■ **Requirement**: Find the line with "How far from the camera's", then retype it and each later line through the last, exactly. Leave out pictures.

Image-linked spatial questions
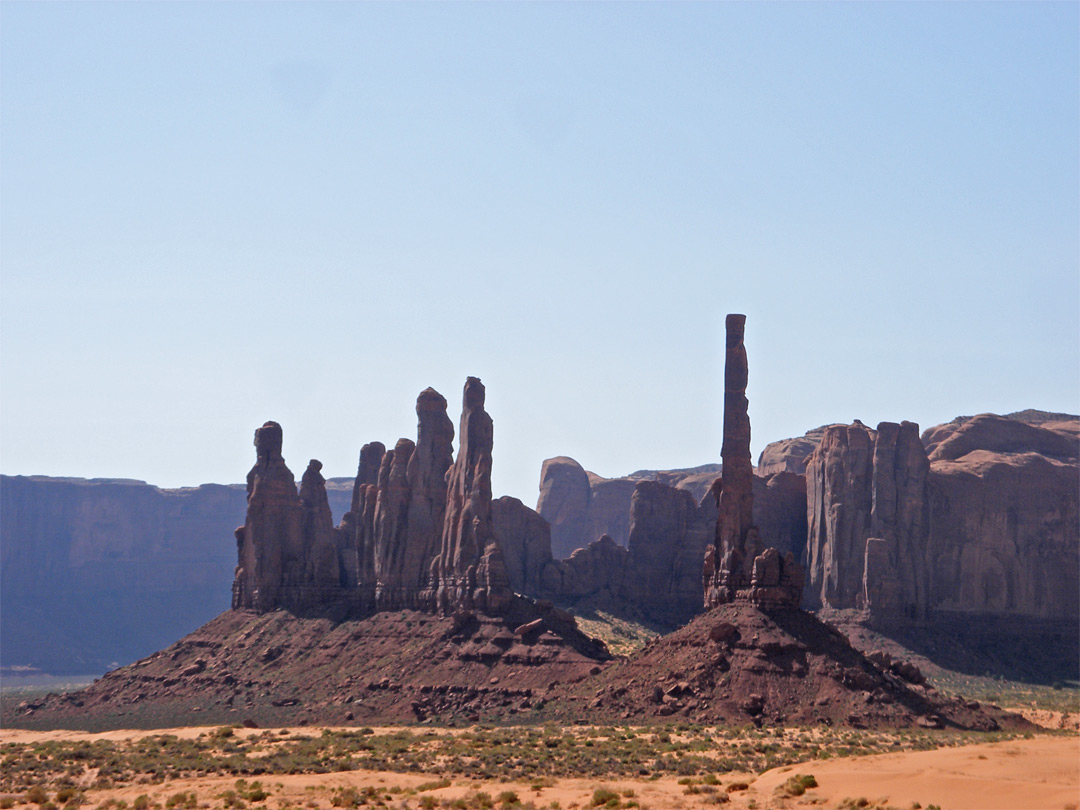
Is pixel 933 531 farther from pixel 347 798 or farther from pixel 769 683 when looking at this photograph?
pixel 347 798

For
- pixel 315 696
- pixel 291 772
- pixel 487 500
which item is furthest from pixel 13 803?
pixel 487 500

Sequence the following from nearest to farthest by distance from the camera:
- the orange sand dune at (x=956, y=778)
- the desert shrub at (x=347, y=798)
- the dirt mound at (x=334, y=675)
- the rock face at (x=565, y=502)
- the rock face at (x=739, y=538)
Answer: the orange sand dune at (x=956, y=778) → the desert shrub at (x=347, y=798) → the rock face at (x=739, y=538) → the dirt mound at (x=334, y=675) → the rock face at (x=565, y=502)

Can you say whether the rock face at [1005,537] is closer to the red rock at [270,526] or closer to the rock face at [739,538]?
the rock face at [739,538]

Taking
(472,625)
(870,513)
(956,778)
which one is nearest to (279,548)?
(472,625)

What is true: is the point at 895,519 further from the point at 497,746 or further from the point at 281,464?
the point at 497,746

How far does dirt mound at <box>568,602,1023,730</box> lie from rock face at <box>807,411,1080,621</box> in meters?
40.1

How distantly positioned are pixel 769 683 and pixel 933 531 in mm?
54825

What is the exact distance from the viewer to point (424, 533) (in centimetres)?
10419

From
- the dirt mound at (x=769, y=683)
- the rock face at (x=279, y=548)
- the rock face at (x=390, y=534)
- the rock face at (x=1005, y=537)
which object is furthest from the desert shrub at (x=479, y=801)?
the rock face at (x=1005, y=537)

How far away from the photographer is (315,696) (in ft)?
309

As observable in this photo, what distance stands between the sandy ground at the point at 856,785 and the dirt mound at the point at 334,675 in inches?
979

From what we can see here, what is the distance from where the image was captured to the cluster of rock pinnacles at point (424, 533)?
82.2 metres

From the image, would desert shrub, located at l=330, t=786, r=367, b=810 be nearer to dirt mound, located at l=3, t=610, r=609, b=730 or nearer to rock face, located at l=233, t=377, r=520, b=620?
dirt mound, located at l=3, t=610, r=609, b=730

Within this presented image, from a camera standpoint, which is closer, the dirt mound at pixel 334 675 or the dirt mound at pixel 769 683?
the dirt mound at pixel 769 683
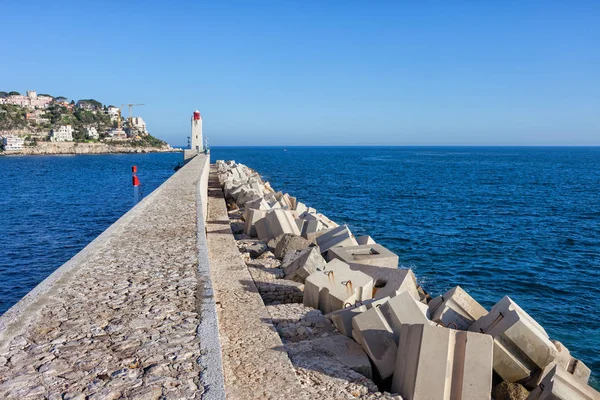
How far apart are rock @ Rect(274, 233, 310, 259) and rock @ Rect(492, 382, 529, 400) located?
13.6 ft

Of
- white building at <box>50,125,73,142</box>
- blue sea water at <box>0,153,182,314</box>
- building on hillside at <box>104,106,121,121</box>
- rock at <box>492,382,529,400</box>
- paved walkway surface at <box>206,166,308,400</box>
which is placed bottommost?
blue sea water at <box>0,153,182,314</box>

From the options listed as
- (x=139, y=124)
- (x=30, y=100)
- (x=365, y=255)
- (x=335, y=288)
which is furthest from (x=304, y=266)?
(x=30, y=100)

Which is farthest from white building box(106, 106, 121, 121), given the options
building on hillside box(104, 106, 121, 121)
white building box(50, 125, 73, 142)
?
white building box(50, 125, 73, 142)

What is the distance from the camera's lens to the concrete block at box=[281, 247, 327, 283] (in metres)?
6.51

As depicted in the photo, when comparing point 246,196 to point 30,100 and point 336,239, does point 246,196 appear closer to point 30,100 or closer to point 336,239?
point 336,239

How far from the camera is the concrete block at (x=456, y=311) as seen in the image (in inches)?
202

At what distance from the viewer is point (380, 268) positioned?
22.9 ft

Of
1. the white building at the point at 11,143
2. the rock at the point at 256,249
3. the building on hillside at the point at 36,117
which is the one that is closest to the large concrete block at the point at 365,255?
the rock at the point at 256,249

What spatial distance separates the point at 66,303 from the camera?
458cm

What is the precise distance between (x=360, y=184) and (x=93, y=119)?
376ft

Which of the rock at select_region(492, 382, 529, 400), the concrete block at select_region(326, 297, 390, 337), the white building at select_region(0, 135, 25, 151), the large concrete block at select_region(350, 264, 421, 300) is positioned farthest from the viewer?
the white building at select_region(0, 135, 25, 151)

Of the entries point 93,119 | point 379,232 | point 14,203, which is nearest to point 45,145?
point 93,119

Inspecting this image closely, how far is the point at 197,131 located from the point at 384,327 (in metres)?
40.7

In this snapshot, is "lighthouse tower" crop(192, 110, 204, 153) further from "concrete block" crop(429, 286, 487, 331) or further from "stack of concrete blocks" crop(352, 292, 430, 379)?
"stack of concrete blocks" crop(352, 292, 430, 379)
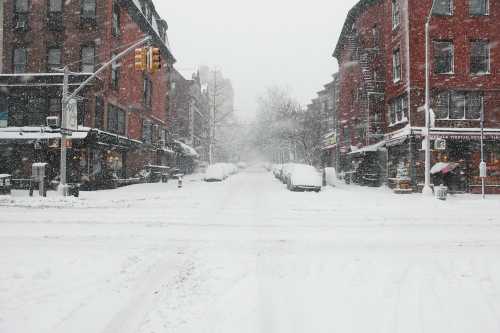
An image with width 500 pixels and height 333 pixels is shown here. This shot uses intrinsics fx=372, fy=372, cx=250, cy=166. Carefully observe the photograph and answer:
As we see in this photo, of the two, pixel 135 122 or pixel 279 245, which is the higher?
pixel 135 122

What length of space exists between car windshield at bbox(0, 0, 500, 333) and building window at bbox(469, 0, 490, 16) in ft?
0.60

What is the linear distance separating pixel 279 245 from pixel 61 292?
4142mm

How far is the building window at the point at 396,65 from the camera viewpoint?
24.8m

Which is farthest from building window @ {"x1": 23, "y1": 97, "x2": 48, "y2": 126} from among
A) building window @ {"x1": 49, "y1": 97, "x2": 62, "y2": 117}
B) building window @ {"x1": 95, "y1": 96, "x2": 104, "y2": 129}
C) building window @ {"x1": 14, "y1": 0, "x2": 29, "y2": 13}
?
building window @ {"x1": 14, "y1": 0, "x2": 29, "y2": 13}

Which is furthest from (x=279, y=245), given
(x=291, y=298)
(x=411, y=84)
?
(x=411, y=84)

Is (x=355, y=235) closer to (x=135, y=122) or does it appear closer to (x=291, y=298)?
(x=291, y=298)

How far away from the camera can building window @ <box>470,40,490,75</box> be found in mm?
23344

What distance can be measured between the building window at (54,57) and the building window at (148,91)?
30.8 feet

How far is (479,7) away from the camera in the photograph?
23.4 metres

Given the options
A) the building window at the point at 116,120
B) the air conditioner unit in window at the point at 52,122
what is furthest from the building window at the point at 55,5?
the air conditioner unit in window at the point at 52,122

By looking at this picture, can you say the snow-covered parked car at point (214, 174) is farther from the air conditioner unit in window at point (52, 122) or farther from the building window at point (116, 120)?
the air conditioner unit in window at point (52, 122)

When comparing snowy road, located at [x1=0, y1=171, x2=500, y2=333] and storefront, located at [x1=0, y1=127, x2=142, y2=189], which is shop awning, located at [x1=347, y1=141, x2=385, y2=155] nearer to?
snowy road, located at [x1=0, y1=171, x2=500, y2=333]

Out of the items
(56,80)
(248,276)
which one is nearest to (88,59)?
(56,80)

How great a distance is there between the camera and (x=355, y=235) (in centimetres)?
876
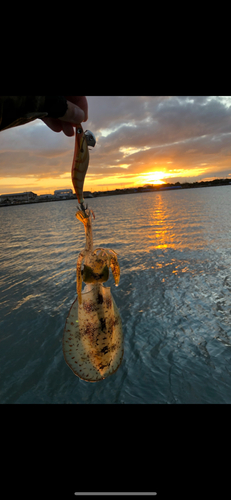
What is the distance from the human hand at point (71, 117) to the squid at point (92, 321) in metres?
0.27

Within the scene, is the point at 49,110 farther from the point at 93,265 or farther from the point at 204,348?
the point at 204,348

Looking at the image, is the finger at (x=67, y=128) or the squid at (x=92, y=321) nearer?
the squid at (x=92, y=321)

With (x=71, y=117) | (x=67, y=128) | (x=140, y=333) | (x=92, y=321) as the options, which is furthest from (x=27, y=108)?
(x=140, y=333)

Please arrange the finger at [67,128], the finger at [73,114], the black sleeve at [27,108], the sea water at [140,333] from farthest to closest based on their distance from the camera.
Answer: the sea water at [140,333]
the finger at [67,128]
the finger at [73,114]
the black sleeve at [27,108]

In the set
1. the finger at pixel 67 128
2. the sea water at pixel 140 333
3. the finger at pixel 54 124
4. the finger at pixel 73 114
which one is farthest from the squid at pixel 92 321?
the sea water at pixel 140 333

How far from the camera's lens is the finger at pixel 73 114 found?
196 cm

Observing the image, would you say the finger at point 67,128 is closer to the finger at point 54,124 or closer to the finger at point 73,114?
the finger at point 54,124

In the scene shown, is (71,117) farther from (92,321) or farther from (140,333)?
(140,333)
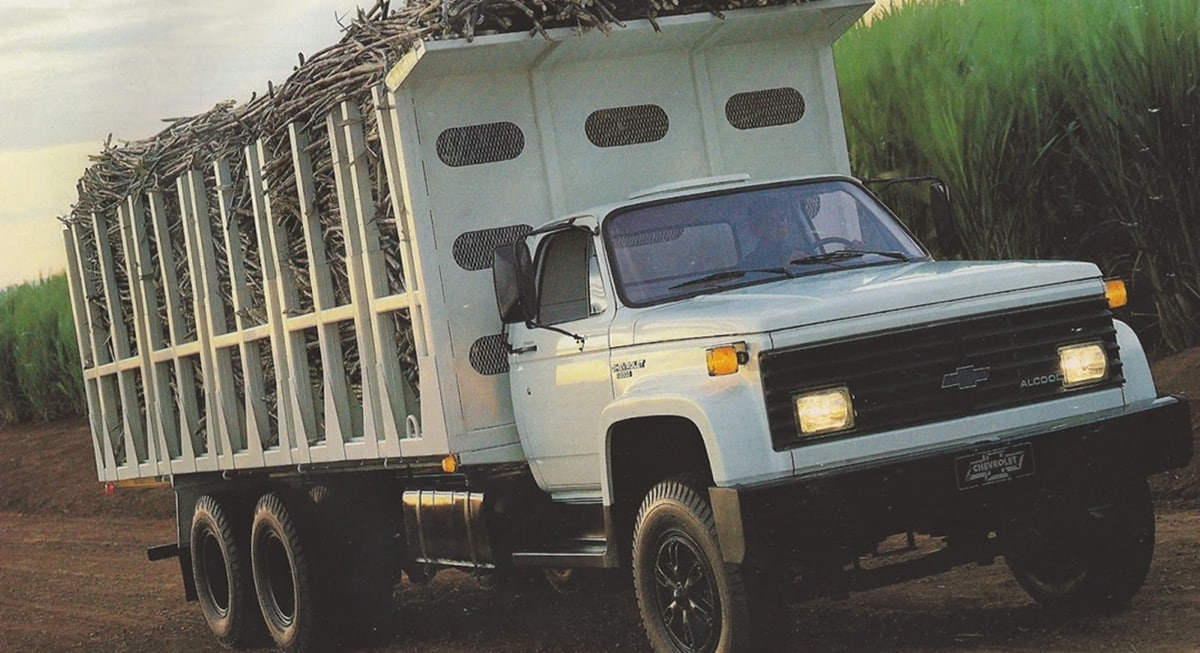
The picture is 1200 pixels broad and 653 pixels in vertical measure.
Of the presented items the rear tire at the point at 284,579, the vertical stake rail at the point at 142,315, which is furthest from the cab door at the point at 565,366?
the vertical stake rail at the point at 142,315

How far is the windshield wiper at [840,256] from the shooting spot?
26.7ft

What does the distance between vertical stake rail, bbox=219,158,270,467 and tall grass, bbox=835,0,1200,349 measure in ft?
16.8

■ **Correct answer**:
How far from the camera's lens is the finger at pixel 73 114 found?
196 cm

Observing the image, would you say the finger at point 67,128 is closer to the finger at point 54,124 or closer to the finger at point 73,114?
the finger at point 54,124

In the scene shown, is (71,117) farther from (92,321) or farther from (140,333)?
(140,333)
The picture is 1200 pixels broad and 653 pixels in vertical measure.
Of the presented items the rear tire at the point at 284,579, the vertical stake rail at the point at 142,315, which is furthest from the cab door at the point at 565,366?
the vertical stake rail at the point at 142,315

How far is the windshield wiper at [840,256] from the shooting spot?
26.7ft

What does the distance between vertical stake rail, bbox=219,158,270,467 and tall grass, bbox=835,0,1200,349 measure in ft?
16.8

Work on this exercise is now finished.